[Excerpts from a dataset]
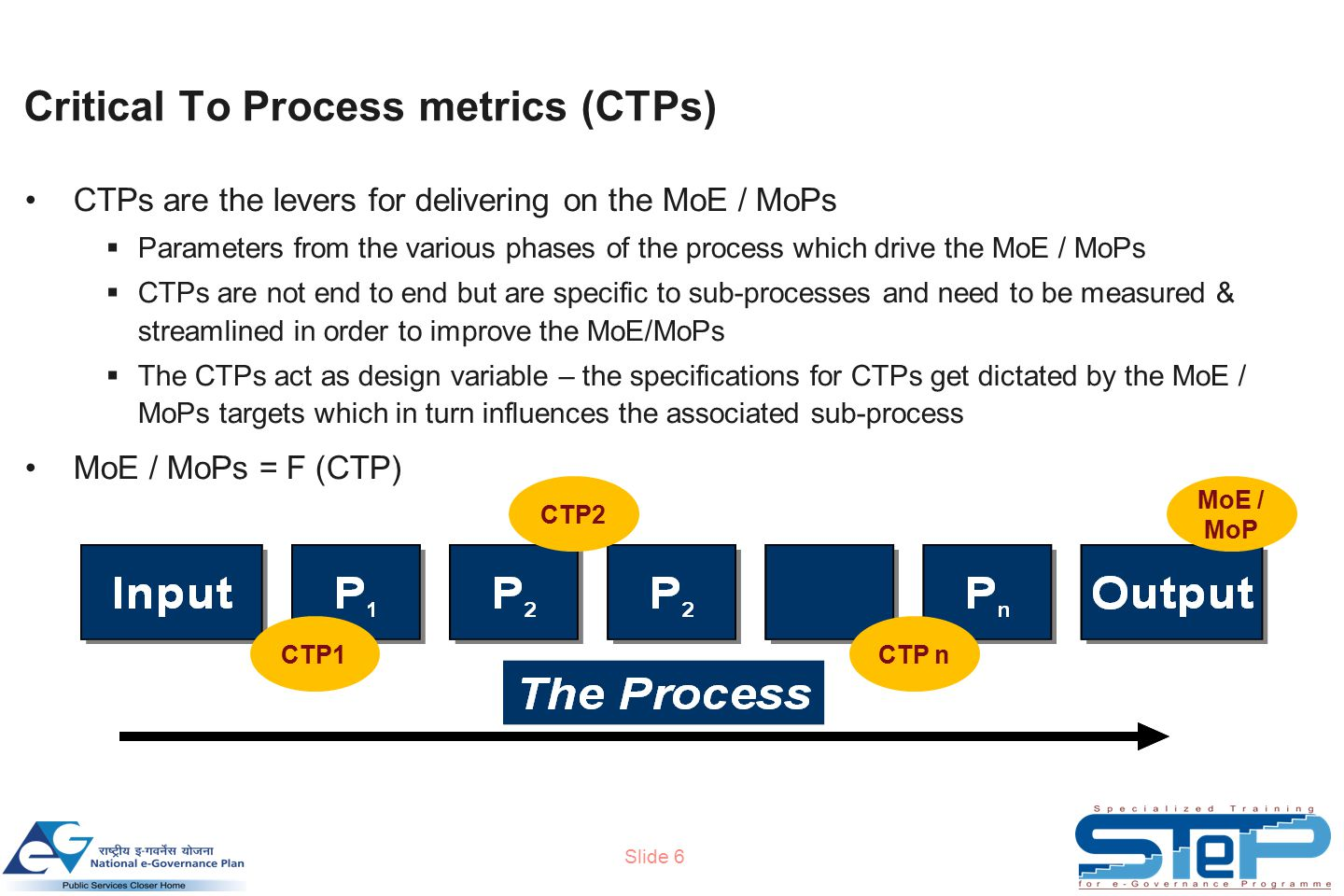 Slide 6 Critical To Process metrics (CTPs) CTPs are the levers for delivering on the MoE / MoPs  Parameters from the various phases of the process which drive the MoE / MoPs  CTPs are not end to end but are specific to sub-processes and need to be measured & streamlined in order to improve the MoE/MoPs  The CTPs act as design variable – the specifications for CTPs get dictated by the MoE / MoPs targets which in turn influences the associated sub-process MoE / MoPs = F (CTP) CTP1 CTP2 CTP n MoE / MoP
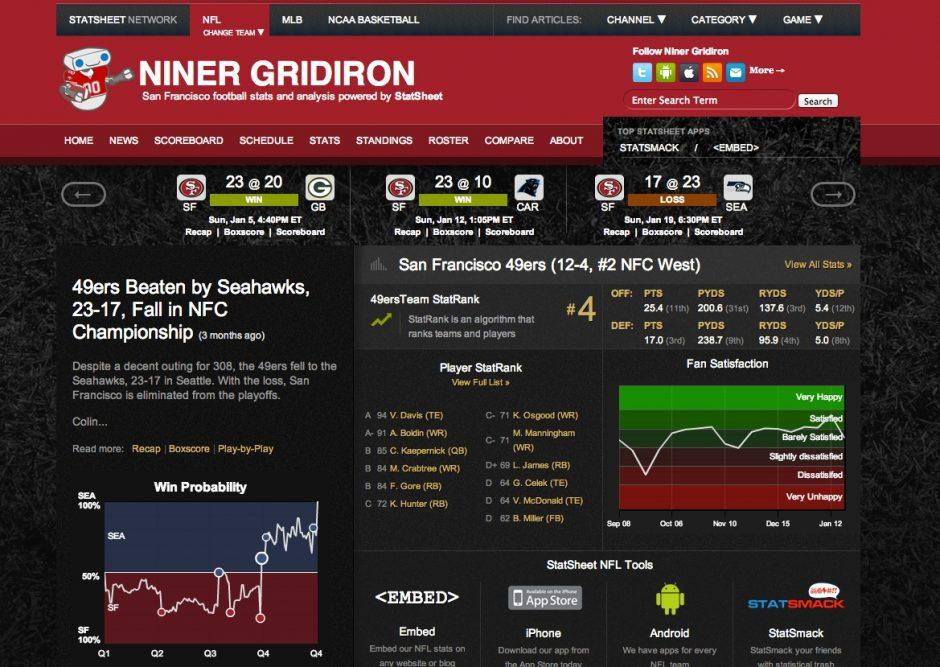 Niner Gridiron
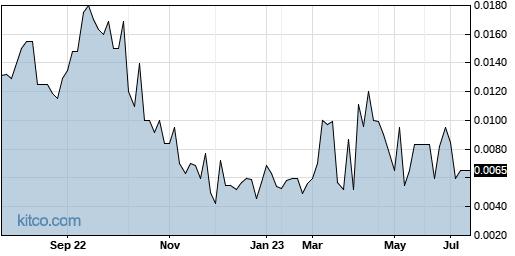 SGTB 1-Year Chart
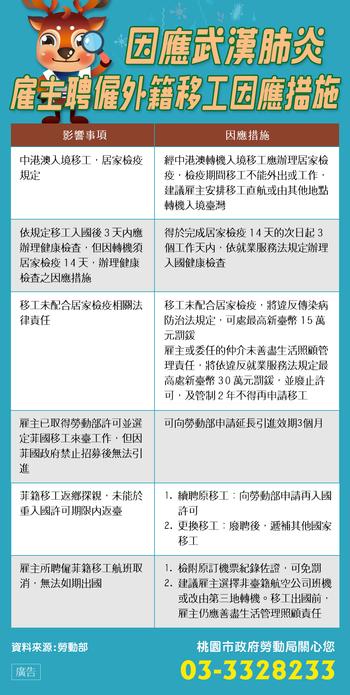 因應武漢肺炎雇主聘僱外籍移工因應措施宣傳圖卡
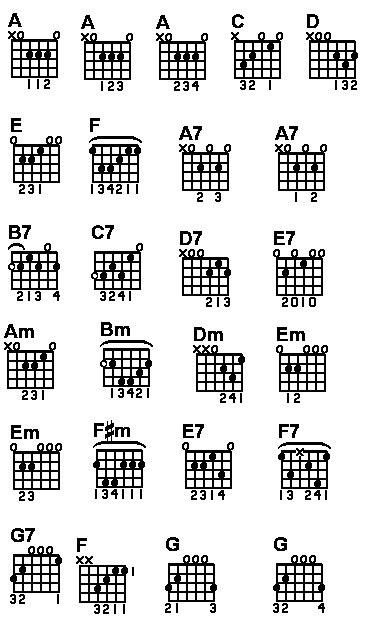 Similiar Smashing Pumpkins Landslide Guitar Tab Keywords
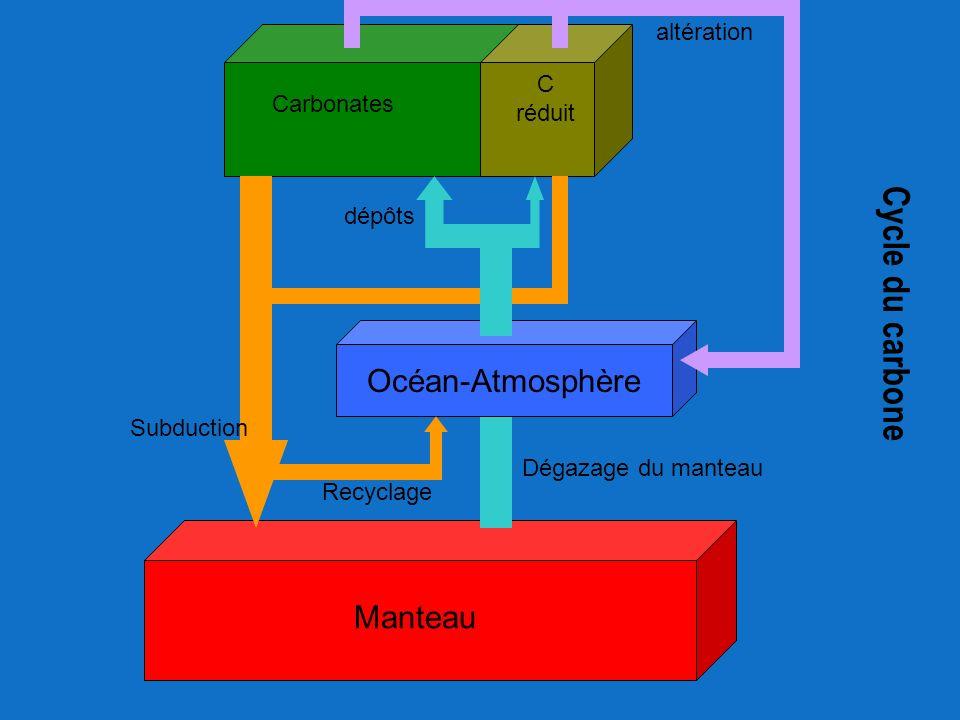 Dégazage du manteau Carbonates C réduit Océan-Atmosphère Subduction altération Manteau Cycle du carbone Recyclage dépôts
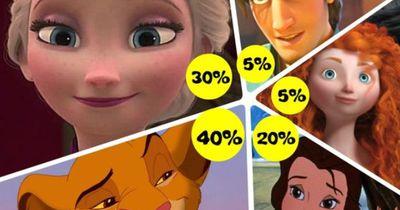 Das ist deine Disney-Persönlichkeit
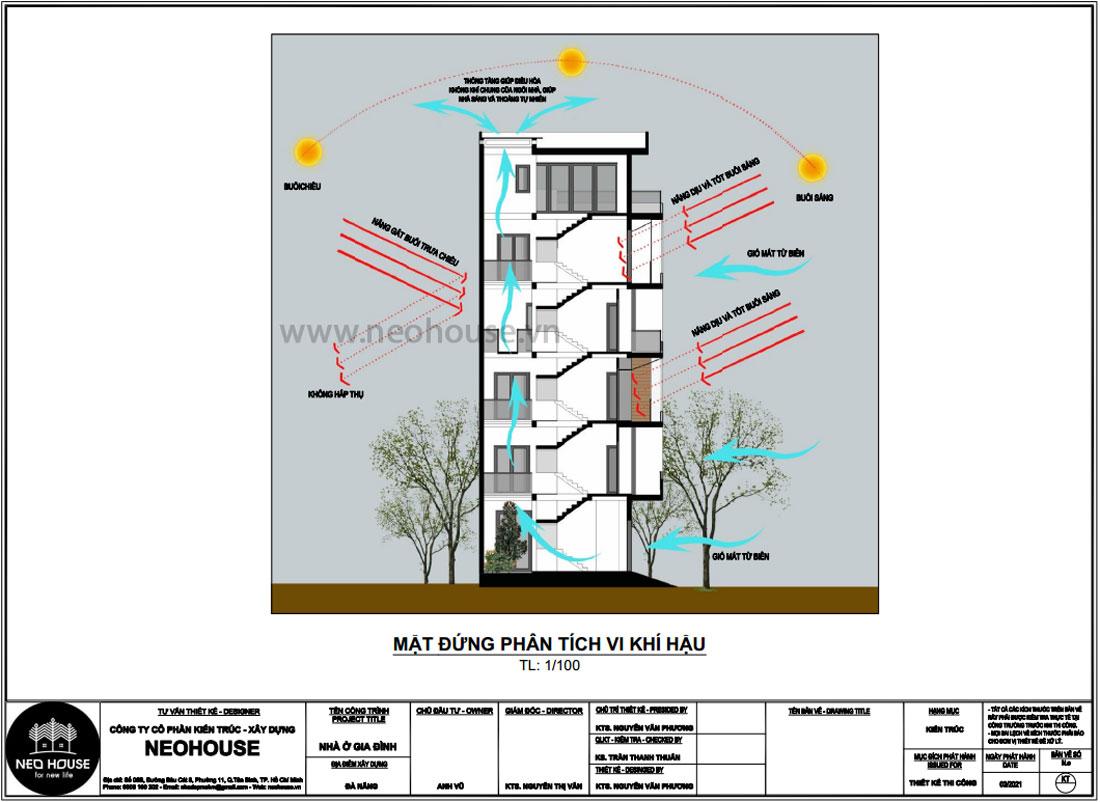 Mặt bằng phân tích vi khí hậu thiết kế nhà phố chiều rộng 7m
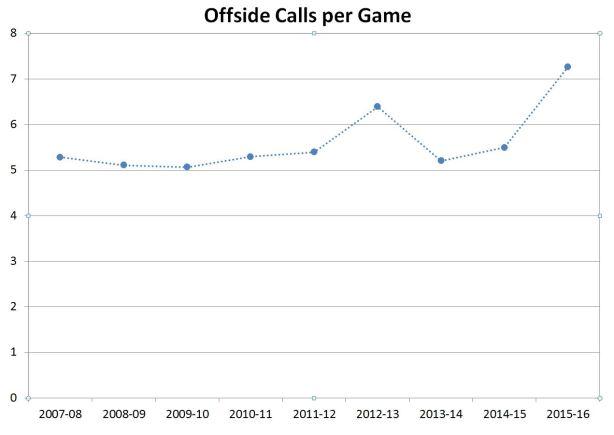 offside calls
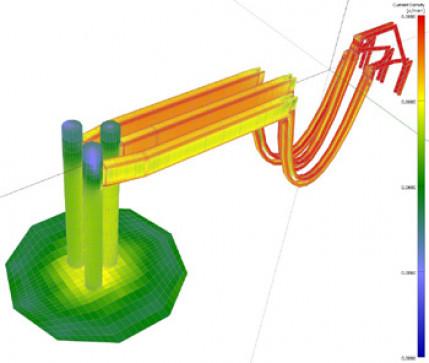 Die Besonderheiten des Kurzschlussversuchs an Drehstrom-Lichtbogenöfen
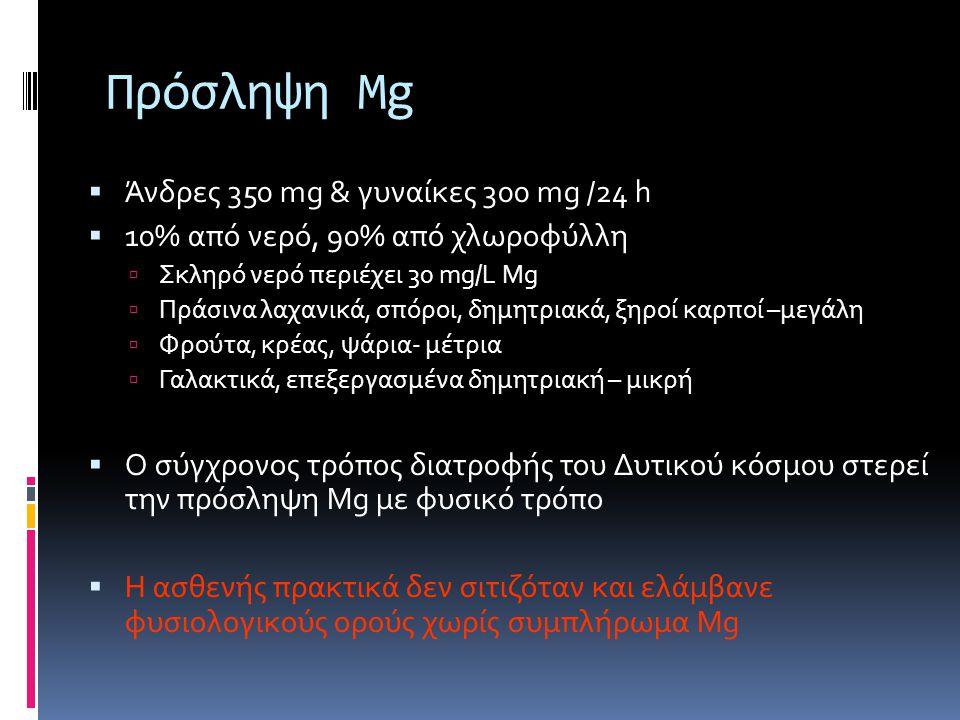 Πρόσληψη Mg Άνδρες 350 mg & γυναίκες 300 mg /24 h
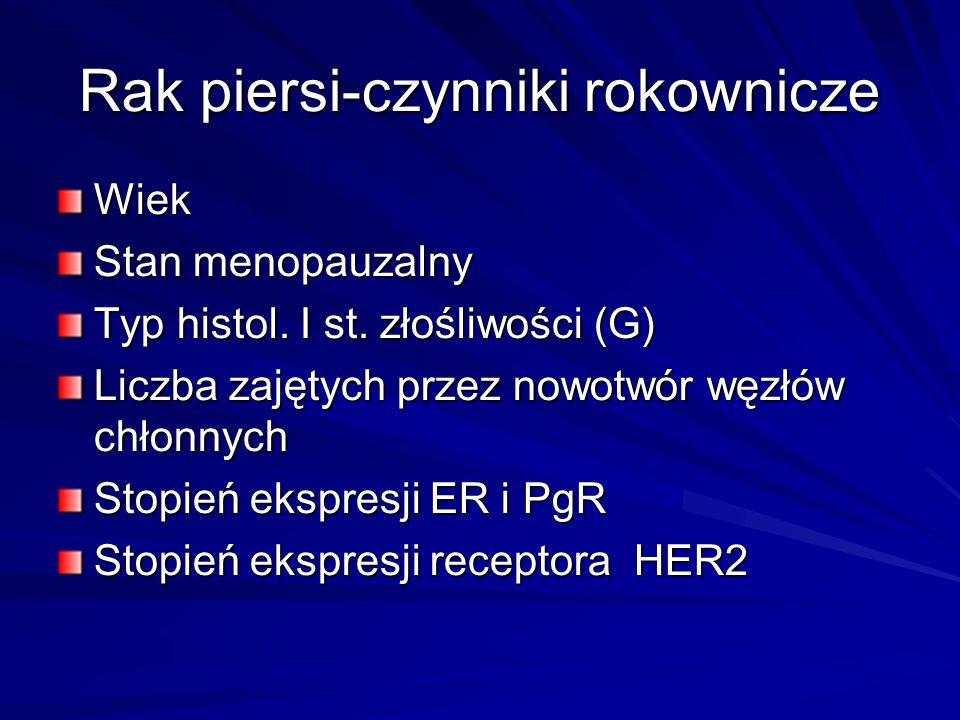 Rak piersi-czynniki rokownicze Wiek Stan menopauzalny Typ histol. I st. złośliwości (G) Liczba zajętych przez nowotwór węzłów chłonnych Stopień ekspre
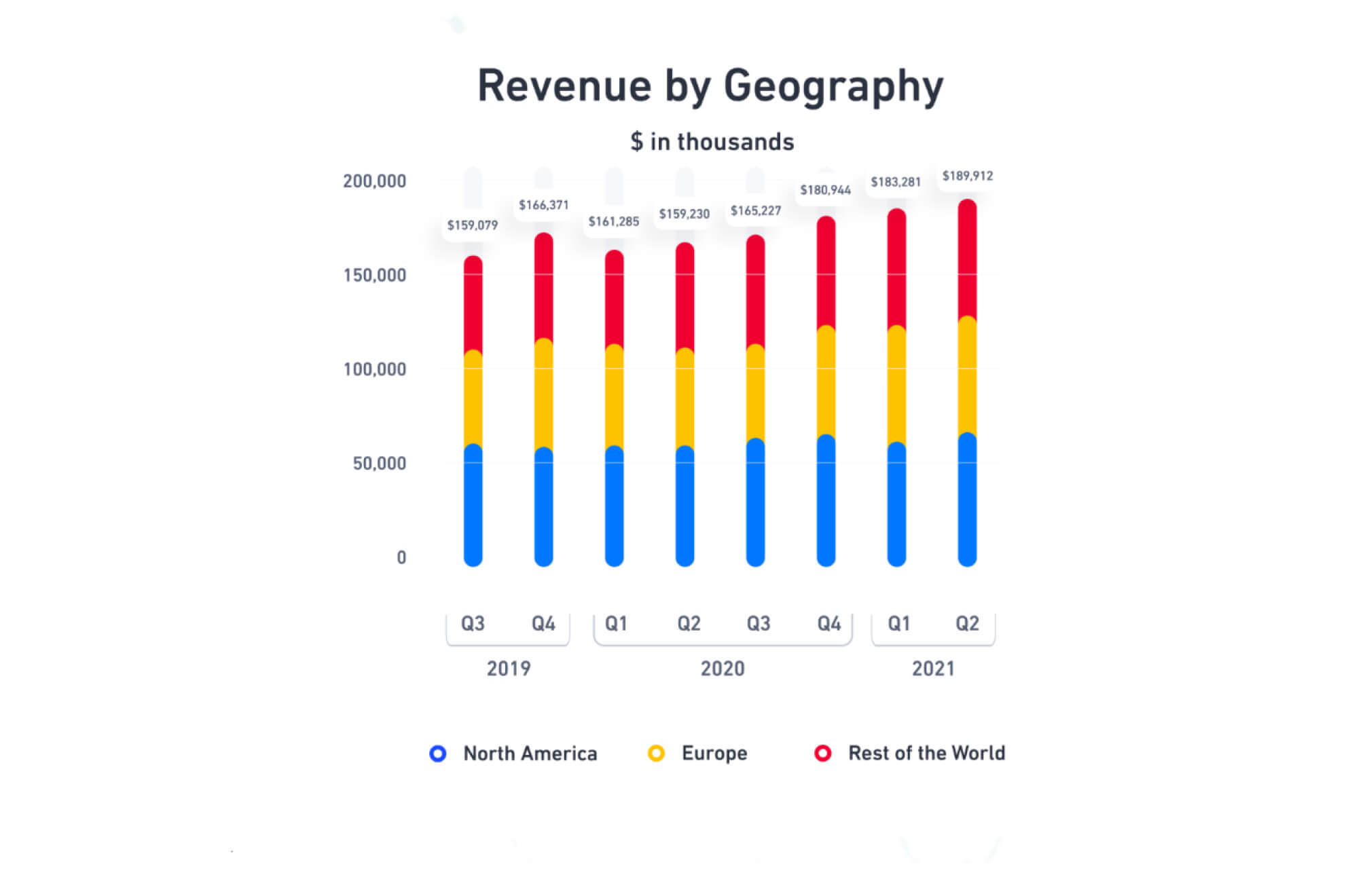 Revenue by Geography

(Task item): Please write out the lines above exactly, from the one that contains "offside calls" through the final line, and include none of the pictures.

(Solution below):
 offside calls
 Die Besonderheiten des Kurzschlussversuchs an Drehstrom-Lichtbogenöfen
 Πρόσληψη Mg Άνδρες 350 mg & γυναίκες 300 mg /24 h
 Rak piersi-czynniki rokownicze Wiek Stan menopauzalny Typ histol. I st. złośliwości (G) Liczba zajętych przez nowotwór węzłów chłonnych Stopień ekspre
 Revenue by Geography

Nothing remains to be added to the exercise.